Hopefully some of you got a chance to watch the match live like I did, or the replay Sunday morning and were able to notice in Garcia-Lopez what caught my eye during the practice session in Delray Beach.
Murray did not play poorly. Gracia-Lopez simply outplayed him. He showed the same incredible mixture of power and control that was on display at the Delray Beach practice courts. But most importantly, he kept it together mentally.
I have seen similar matches go the other way. So often the lower-ranked player will dominate during the first set, only to unravel in the second set because they are unable to maintain a high level of play as the match progresses. It happens all the time, but great players are always able to weather the storm. Agassi was the master of weathering the storm because opponents would get so pumped up to play him and bring their "A game" early in the match. Agassi, like the great champion that he was, would always keep his cool knowing that his opponent would not be able to maintain that high level of play. His opponents would eventually self-destruct and Agassi would edge out his opponent after a close first set. Next time you take a look at a draw sheet, check out the score difference between the first and second set of Djokovic's, Nadal's, and Federer's early round matches when playing much lower-ranked players. You will see a pattern repeat itself.

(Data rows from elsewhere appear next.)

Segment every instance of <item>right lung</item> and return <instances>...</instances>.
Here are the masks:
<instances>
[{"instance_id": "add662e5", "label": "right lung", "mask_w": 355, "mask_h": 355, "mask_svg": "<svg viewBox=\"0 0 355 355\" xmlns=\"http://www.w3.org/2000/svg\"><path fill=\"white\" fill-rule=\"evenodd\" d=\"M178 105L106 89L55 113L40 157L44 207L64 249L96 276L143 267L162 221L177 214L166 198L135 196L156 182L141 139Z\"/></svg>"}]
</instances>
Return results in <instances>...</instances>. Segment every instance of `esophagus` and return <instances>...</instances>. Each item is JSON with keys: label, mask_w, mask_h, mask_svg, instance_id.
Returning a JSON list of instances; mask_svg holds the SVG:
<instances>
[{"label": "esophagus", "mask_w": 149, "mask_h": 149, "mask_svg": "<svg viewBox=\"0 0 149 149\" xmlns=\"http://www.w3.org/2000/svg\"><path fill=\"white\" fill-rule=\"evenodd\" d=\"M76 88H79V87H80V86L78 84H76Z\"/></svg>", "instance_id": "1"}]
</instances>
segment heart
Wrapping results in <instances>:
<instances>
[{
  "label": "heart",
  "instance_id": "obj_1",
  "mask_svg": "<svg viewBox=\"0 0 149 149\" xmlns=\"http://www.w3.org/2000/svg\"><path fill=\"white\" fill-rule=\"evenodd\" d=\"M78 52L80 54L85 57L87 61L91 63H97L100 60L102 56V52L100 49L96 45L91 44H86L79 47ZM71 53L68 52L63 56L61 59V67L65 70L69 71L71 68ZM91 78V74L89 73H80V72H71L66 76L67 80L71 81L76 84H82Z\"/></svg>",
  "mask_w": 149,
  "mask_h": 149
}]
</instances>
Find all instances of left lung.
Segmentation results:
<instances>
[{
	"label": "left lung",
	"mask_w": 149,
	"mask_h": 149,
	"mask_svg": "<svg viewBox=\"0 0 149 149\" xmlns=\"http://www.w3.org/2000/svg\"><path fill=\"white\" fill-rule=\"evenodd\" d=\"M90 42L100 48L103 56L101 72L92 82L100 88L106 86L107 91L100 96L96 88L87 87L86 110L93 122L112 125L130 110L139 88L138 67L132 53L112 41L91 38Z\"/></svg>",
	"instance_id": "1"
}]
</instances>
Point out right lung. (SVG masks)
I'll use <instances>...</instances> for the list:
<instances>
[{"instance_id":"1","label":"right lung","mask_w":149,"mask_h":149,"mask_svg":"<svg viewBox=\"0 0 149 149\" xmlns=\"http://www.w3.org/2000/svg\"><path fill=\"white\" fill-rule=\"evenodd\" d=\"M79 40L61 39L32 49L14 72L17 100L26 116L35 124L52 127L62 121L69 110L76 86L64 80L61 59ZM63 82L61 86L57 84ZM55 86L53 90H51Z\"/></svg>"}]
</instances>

The truth is that I was torn during the entire match because Andy Murray's coach, Ivan Lendl, is a close friend of mine. Plus, I had just spoken to him on the phone only a few hours before the match. I really wanted Andy to win to help him on his quest to become more consistently successful. But on the other hand, I wanted to prove one of the points we made that there is very little separation in ability between a top ten player and a player ranked inside the top one hundred.
From the get-go, Garcia-Lopez came out matching Murray stroke-for-stroke; winning most of the long rallies and hanging on to produce the only break of serve and win the first set 6-4. One of the most impressive moments of the match was when Garcia-Lopez did not fall in the trap of letting his foot of the gas after winning the first. Instead he showed even more mental toughness by breaking Murray's serve in the first game of the second set.
Both announcers were waiting for Garcia-Lopez's wheels to fall off throughout the match, especially when Murray had a few break points early in the second set and in the closing moments of the match. To be honest I did too. A friend of mine, tennis professional Tom Allsopp, also thought that there was no chance that Garcia-Lopez could keep that high level of play, he decided that he liked the odds and placed a legal bet on Murray to prevail during the second set. Needless to say we were all wrong, and Garcia-Lopez finished the match strong by holding his serve at love. In the final moments of the match, Garcia-Lopez displayed the variables needed to be a true top ten player and avoided showing any signs of the common curse of being afraid to win.
Did he capture lightning in a bottle for that one night only? Or, will he be able to repeat it over and over? History has shown us how difficult it is for Garcia-Lopez to repeat such high-level performances.
The next round might reveal who Garcia-Lopez really is, and show us why he has not been able to break through into the top ten. This may sound mean-spirited, but there has to be a reason why he has not been able to consistently repeat the high-caliber play he displayed last Saturday night against Murray. He got to number 23 in the world early last year after 10 years on tour but found his way back down just inside top 100 by the year's end at number 93.
I do wish him the best of luck but reality might rear its ugly head in this coming match or in the round after that and show us that raw talent can only take you so far.
Garcia-Lopez plays young American, Ryan Harrison, tonight at 8:30 PST! You know that I'll be watching.